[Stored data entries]
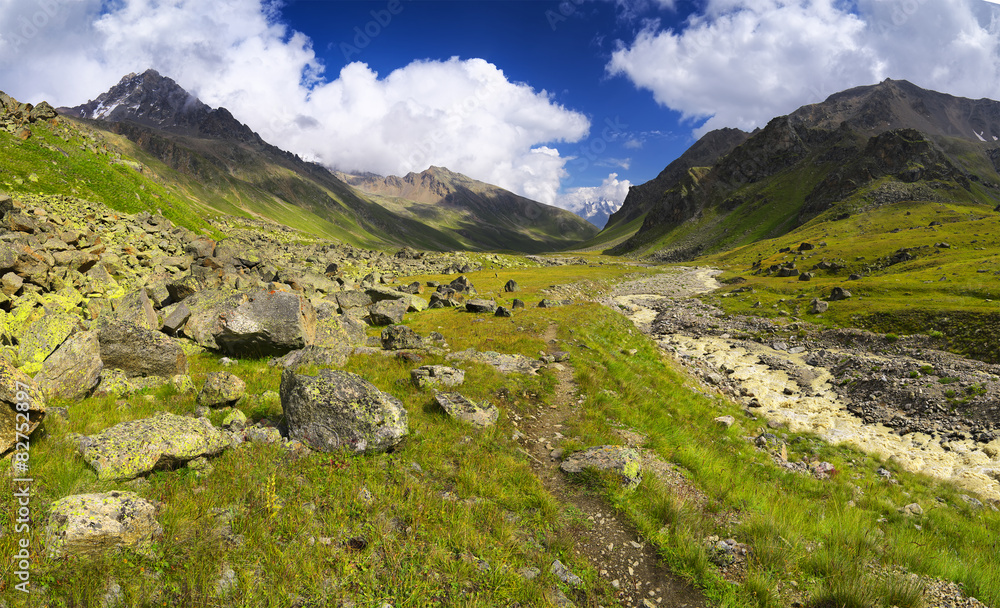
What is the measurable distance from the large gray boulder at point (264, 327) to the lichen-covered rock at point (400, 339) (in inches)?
177

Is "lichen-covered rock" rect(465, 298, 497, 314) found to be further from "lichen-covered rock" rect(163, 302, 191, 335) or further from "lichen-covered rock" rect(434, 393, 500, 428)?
"lichen-covered rock" rect(434, 393, 500, 428)

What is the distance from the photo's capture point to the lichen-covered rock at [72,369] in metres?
9.84

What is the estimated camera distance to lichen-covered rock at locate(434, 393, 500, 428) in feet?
40.0

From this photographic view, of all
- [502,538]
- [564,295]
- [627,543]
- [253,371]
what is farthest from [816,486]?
[564,295]

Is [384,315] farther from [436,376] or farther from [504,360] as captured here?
[436,376]

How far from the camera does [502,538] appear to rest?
23.6ft

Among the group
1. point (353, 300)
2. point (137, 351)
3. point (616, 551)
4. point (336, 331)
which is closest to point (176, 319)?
point (137, 351)

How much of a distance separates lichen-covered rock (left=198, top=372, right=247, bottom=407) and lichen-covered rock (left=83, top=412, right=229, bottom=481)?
2356 millimetres

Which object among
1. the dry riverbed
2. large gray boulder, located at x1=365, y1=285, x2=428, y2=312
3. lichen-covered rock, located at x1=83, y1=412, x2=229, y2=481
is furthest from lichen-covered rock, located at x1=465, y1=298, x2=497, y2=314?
lichen-covered rock, located at x1=83, y1=412, x2=229, y2=481

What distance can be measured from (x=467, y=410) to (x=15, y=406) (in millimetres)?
A: 9799

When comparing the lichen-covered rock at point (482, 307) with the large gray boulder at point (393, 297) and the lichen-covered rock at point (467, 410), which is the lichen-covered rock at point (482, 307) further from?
the lichen-covered rock at point (467, 410)

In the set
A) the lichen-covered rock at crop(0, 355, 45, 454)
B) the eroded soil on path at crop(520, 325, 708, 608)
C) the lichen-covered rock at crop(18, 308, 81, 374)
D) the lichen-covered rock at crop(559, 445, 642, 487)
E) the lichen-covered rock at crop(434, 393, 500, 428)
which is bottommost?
the eroded soil on path at crop(520, 325, 708, 608)

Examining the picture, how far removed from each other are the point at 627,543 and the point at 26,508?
10039 millimetres

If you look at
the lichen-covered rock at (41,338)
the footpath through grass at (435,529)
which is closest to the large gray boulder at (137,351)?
the lichen-covered rock at (41,338)
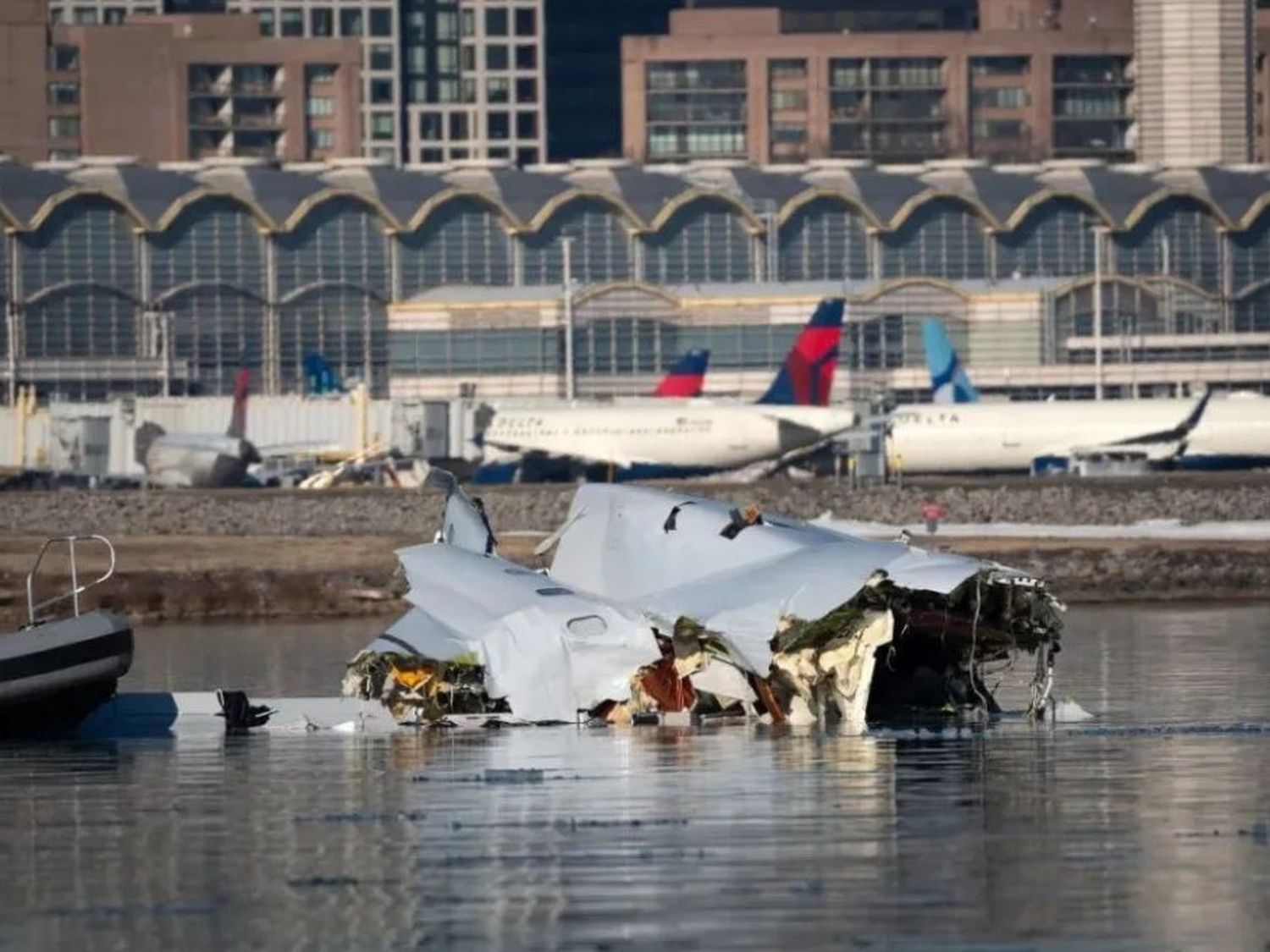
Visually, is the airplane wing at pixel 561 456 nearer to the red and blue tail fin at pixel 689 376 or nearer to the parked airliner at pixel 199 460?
the parked airliner at pixel 199 460

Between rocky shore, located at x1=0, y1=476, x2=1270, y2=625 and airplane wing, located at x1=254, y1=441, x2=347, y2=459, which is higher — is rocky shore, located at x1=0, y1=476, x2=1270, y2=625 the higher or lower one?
the lower one

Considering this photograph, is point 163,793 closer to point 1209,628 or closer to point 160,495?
point 1209,628

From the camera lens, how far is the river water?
74.9ft

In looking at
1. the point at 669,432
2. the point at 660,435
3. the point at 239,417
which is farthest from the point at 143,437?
the point at 669,432

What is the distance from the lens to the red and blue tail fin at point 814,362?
13875cm

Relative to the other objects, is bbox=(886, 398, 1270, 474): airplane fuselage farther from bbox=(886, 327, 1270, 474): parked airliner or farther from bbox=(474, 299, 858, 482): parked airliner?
bbox=(474, 299, 858, 482): parked airliner

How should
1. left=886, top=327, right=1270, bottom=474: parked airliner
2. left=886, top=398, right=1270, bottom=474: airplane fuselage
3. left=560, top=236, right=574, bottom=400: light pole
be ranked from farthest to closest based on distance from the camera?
left=560, top=236, right=574, bottom=400: light pole < left=886, top=398, right=1270, bottom=474: airplane fuselage < left=886, top=327, right=1270, bottom=474: parked airliner

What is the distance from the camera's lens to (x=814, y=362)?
140 metres

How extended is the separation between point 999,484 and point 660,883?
73.4 m

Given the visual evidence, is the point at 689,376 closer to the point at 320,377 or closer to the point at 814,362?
the point at 814,362

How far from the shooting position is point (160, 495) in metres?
100

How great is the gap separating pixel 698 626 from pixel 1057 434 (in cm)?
9566

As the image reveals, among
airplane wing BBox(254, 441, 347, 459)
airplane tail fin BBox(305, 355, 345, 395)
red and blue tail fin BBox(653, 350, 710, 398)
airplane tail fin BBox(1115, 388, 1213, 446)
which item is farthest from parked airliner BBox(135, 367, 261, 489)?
airplane tail fin BBox(1115, 388, 1213, 446)

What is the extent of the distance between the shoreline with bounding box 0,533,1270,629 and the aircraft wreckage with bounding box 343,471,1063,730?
26.9 meters
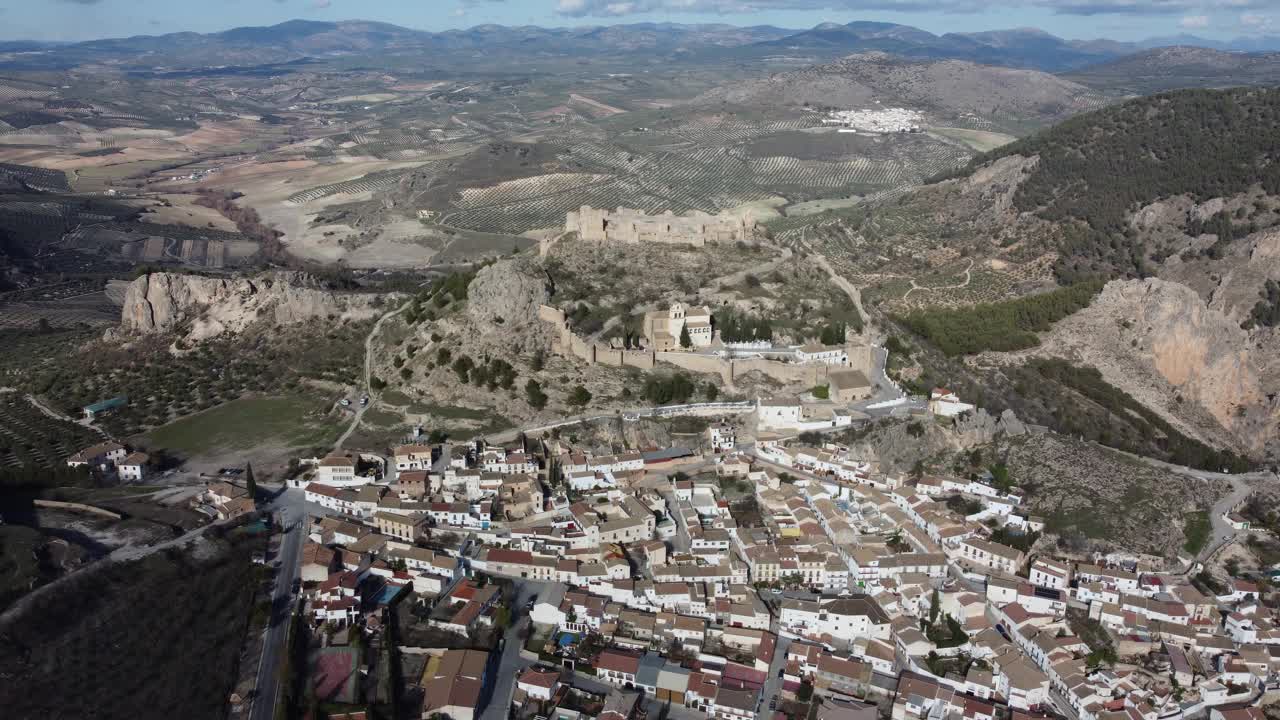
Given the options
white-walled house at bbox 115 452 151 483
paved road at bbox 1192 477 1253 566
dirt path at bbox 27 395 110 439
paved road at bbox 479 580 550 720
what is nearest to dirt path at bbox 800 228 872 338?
paved road at bbox 1192 477 1253 566

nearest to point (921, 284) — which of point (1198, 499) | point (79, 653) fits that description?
point (1198, 499)

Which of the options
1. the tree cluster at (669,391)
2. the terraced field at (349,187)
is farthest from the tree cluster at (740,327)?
the terraced field at (349,187)

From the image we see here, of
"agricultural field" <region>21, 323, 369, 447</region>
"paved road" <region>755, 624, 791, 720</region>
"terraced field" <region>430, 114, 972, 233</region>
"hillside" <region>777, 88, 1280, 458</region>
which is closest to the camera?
"paved road" <region>755, 624, 791, 720</region>

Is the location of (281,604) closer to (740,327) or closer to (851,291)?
(740,327)

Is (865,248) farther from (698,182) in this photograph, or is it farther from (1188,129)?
(698,182)

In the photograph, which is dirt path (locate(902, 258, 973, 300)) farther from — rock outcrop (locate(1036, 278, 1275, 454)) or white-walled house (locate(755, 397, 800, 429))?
white-walled house (locate(755, 397, 800, 429))

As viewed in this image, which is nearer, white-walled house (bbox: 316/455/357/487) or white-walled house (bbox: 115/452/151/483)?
white-walled house (bbox: 316/455/357/487)

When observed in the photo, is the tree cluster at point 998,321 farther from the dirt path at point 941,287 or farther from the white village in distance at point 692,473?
the dirt path at point 941,287

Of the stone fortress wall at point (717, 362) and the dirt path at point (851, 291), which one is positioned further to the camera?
the dirt path at point (851, 291)
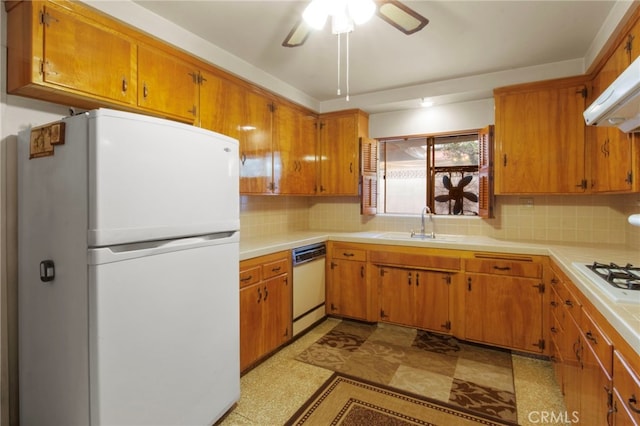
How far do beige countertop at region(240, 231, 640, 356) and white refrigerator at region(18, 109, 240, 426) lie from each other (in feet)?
2.35

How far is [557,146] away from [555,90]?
1.57 ft

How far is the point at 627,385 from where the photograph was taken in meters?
1.04

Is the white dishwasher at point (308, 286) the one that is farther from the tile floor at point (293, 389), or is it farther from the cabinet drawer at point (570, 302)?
the cabinet drawer at point (570, 302)

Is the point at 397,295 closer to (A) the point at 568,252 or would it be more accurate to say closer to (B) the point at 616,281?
(A) the point at 568,252

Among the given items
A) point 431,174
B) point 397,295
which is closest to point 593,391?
point 397,295

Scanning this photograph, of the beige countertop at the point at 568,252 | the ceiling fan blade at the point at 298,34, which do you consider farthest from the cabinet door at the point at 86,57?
the beige countertop at the point at 568,252

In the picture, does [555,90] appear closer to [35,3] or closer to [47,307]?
[35,3]

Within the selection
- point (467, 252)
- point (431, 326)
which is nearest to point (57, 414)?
point (431, 326)

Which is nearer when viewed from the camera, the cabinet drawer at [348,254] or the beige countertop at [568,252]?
the beige countertop at [568,252]

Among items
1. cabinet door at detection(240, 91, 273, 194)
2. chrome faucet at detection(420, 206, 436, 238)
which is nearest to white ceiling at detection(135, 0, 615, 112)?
cabinet door at detection(240, 91, 273, 194)

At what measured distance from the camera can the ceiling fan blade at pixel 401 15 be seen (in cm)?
155

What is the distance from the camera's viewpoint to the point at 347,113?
374 cm

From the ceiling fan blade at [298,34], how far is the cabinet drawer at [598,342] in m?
1.99

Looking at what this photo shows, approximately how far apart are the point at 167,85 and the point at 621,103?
2424 millimetres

● Exercise task
In the records above, return only the line that contains "In the picture, does" and every line after it through the last, exactly as they appear.

● The result
In the picture, does [555,90] appear closer to [35,3] or closer to [47,307]?
[35,3]

Within the selection
- point (467, 252)
- point (431, 326)
which is nearest to point (57, 414)?
point (431, 326)

Which is nearer when viewed from the camera, the cabinet drawer at [348,254] or the beige countertop at [568,252]?
the beige countertop at [568,252]

Among items
1. cabinet door at detection(240, 91, 273, 194)
2. chrome faucet at detection(420, 206, 436, 238)
which is nearest to white ceiling at detection(135, 0, 615, 112)?
cabinet door at detection(240, 91, 273, 194)

At what measured distance from the camera can the ceiling fan blade at pixel 401 15 be seen (in cm)?
155

What is the distance from the camera's viewpoint to the point at 347,113?
374 cm

From the ceiling fan blade at [298,34], how far is the cabinet drawer at [598,342] in m?
1.99

Looking at what this photo shows, approximately how far apart are the point at 167,85 and the point at 621,103?
2424 millimetres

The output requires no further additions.